(Required tasks):
- A) In the article below on spin-offs in Panama, which law was enacted to regulate corporate spin-offs?
- B) Reproduce word for word the part of the spin-off article below that begins with the words "PANAMANIAN UPDATE –" and ends after the words "and commercial arbitration.".

(Document segment):

======

The views expressed herein are solely those of the author and have not been endorsed, confirmed, or approved by XBMA or any of the editors of XBMA Forum, nor by XBMA’s founders, members, contributors, academic partners, advisory board members, or others. No inference to the contrary should be drawn.

PANAMANIAN UPDATE – Regulating Corporate Spin-offs in Panama

Editors’ Note: Carlos G. Cordero G. is a senior partner at Alemán, Cordero, Galindo & Lee and a member of XBMA’s Legal Roundtable. Alemán, Cordero, Galindo & Lee is one of Panama’s leading law firms in the offshore area as well as in representing large corporations doing business in Panama. Mr. Cordero concentrates on Commercial Law, Banking and Administrative Law, with specialization in mergers and acquisitions, government contracts and commercial arbitration.

Executive Summary:  From a commercial perspective, spin-offs can represent incredible opportunities for unlocking shareholder value.  As with any major undertaking, spin-offs require a tremendous amount of planning, and investors and management alike should rightfully strive to achieve predictable outcomes.  Fortunately, the Panamanian legislature has shed some additional light on this subject by recently enacting a long overdue law that specifically regulates corporate spin-offs.

MAIN ARTICLE

From a commercial perspective, spin-offs can represent incredible opportunities for unlocking shareholder value.  Whether it’s by decoupling a high value/growth asset from the trappings of its larger conglomerate or by devising more tax efficient means of distributing value to shareholders, spin-offs offer a whole host of potential benefits.  However, spin-offs (as is the case with any major undertaking) may be plagued by certain commercial, administrative and legal challenges, and as such, companies undergoing spin-offs must carefully “manage” the marketplace’s expectations, lest they inadvertently send a mixed or negative message.  Some onlookers might interpret a spin-off as tossing out the trash, in order for the winners to keep the cash.  Others might view it more favorably if they believe in the operational benefits of having “focused” companies instead of unwieldy conglomerates.  In any event, corporate spin-offs require a tremendous amount of planning, and investors and management alike should rightfully strive to achieve a predictable outcome.

In Panama, the law has historically been silent on the issue of corporate spin-offs.    The lack of proper regulation has led to corporate spin-offs being perceived as ambiguous and unpredictable affairs in Panama. The unregulated environment and the unpredictability surrounding corporate spin-offs made corporations wary of taking any such actions.  Fortunately, the Panamanian legislature recently enacted a long overdue law that specifically regulates corporate spin-offs.  Since the enactment of Law 85 of November 22, 2012, Panamanian corporations have finally been able to engage in corporate spin-offs within a regulated and more predictable framework.

Law 85 added several new provisions to the Panamanian Commercial Code, regulating various types/forms of corporate spin-offs. This law starts off by stating that: “A company engaged in commerce of any kind or nature can be split by dividing all or part of its assets and transferring them to one or more new or existing companies, called beneficiaries, which should have the same shareholders or partners as the company being divided or which have said company as their sole partner or shareholder.”

Essentially, the above provision allows for the following types/forms of spin-offs:

 

1)         A complete spin-off, whereby the original company to distribute its assets in full to the beneficiary company or companies and is thereby dissolved in the process; or

 

2)         A partial spin-off, whereby the dividing company remains intact following the split with part of its assets being allotted to one or more beneficiary companies.

======

(Data):
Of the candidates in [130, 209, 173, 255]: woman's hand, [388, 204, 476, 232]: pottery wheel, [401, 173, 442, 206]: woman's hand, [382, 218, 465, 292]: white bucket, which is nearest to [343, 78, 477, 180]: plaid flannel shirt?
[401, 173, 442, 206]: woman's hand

======

(Answers by task):
- A) Law 85 of November 22, 2012.

- B)
PANAMANIAN UPDATE – Regulating Corporate Spin-offs in Panama

Editors’ Note: Carlos G. Cordero G. is a senior partner at Alemán, Cordero, Galindo & Lee and a member of XBMA’s Legal Roundtable. Alemán, Cordero, Galindo & Lee is one of Panama’s leading law firms in the offshore area as well as in representing large corporations doing business in Panama. Mr. Cordero concentrates on Commercial Law, Banking and Administrative Law, with specialization in mergers and acquisitions, government contracts and commercial arbitration.